## Begin Excerpted passage

A spokesman for New Zealand’s Free Speech Coalition, lawyer Stephen Franks, denounced the ban as “a completely improper use of the censorship powers.” It called for “each citizen” to be allowed “to engage, hear, read, and reject evil for themselves.” A few journalists have also objected to the ban. The Green Party, which is part of the coalition government, has remained silent, as have the pseudo-left organisations.
Most media commentators praised Shanks’ decision. An editorial in the Christchurch Press rejected the argument that the ban “stifles debate about the gunman, his motives and how future bad actors can be stopped.” It declared: “The debate is not worse because we can no longer possess or distribute the document. Its contents are well enough understood by the public.”
This is completely false. In fact, the media has played a major role in covering up the significance of the manifesto. The document, for example, makes clear that Tarrant is a highly-conscious fascist, sympathetic to certain far-right politicians and with international connections to many nationalist groups. He is not a “lone wolf,” as is asserted by the government and much of the media.

## End Excerpted passage
## Begin Information provided

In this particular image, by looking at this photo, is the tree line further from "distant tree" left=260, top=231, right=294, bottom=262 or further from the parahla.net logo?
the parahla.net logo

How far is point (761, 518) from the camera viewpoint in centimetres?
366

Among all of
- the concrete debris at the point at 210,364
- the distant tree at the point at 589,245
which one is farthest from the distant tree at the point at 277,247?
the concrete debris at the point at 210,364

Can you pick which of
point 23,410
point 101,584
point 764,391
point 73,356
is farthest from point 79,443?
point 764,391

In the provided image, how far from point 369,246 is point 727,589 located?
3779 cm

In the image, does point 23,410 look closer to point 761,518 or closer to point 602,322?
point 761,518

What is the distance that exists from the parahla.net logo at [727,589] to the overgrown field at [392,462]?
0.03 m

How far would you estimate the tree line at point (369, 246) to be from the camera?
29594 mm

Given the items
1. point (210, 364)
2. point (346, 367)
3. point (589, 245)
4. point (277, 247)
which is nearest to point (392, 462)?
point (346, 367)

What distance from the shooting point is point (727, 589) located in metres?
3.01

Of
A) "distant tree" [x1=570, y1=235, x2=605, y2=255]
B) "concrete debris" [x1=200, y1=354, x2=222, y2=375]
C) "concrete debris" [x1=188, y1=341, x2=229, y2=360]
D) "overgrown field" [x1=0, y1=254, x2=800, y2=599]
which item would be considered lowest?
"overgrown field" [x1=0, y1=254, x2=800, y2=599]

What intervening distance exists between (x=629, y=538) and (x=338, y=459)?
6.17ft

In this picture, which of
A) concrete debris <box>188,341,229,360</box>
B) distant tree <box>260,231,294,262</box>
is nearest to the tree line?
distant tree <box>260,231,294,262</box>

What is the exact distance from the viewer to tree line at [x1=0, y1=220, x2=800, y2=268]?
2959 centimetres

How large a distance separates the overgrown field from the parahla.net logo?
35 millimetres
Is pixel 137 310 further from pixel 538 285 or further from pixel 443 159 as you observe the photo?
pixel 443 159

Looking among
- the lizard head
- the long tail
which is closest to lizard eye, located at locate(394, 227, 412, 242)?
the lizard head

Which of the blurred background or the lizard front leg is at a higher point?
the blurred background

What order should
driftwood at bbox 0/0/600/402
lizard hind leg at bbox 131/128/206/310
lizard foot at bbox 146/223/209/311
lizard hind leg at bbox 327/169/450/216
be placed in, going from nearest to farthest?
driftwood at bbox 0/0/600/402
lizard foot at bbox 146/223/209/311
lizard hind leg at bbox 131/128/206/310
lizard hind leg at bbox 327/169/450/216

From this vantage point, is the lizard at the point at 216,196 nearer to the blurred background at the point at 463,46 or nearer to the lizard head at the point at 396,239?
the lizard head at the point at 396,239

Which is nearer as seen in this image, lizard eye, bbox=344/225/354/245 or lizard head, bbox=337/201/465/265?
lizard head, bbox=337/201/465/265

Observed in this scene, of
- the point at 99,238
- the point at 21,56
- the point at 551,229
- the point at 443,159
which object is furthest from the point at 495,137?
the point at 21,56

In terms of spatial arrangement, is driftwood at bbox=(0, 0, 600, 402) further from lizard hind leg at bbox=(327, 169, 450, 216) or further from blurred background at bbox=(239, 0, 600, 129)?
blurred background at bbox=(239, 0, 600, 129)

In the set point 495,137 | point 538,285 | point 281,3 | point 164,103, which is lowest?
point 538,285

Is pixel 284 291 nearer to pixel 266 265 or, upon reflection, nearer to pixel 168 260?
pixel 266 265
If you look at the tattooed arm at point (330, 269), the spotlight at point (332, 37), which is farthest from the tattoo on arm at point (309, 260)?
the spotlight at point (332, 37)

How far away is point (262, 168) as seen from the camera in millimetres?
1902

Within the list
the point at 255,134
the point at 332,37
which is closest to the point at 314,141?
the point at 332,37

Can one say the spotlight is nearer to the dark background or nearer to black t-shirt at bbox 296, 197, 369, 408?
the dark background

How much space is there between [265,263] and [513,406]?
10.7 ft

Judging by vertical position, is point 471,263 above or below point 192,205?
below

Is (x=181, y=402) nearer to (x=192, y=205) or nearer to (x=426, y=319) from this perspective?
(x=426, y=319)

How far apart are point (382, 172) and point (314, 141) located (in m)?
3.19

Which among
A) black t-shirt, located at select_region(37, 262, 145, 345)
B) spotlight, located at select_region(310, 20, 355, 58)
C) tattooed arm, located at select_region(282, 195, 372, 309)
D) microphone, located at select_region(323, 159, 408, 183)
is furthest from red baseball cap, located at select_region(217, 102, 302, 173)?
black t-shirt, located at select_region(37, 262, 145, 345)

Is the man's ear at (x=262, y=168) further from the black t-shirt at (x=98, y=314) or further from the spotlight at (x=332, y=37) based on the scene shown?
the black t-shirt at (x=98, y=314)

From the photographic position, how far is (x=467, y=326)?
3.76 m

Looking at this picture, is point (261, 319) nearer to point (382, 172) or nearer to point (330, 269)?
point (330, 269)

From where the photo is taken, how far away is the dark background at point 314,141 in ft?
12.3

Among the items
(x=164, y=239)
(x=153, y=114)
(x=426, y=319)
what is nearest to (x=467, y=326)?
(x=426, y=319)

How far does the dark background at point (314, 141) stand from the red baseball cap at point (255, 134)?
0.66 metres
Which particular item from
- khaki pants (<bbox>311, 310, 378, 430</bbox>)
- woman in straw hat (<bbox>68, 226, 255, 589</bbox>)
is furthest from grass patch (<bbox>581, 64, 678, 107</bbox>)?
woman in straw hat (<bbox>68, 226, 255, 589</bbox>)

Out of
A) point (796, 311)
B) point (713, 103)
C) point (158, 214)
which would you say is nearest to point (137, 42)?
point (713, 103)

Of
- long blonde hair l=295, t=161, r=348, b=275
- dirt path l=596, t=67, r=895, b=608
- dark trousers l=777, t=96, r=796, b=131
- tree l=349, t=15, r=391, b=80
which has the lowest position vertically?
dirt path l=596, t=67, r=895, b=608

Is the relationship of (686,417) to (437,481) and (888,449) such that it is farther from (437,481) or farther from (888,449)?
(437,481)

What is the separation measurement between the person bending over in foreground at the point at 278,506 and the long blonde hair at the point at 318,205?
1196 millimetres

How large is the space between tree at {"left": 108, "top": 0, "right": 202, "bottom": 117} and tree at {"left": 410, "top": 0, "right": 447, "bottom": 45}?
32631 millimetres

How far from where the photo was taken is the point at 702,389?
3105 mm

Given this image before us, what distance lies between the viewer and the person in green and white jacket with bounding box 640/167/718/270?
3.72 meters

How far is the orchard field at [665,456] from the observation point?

## End Information provided

## Task requirements:
Copy out the passage about New Zealand's ban on the manifesto in full, word for word.

## Expected answer:
A spokesman for New Zealand’s Free Speech Coalition, lawyer Stephen Franks, denounced the ban as “a completely improper use of the censorship powers.” It called for “each citizen” to be allowed “to engage, hear, read, and reject evil for themselves.” A few journalists have also objected to the ban. The Green Party, which is part of the coalition government, has remained silent, as have the pseudo-left organisations.
Most media commentators praised Shanks’ decision. An editorial in the Christchurch Press rejected the argument that the ban “stifles debate about the gunman, his motives and how future bad actors can be stopped.” It declared: “The debate is not worse because we can no longer possess or distribute the document. Its contents are well enough understood by the public.”
This is completely false. In fact, the media has played a major role in covering up the significance of the manifesto. The document, for example, makes clear that Tarrant is a highly-conscious fascist, sympathetic to certain far-right politicians and with international connections to many nationalist groups. He is not a “lone wolf,” as is asserted by the government and much of the media.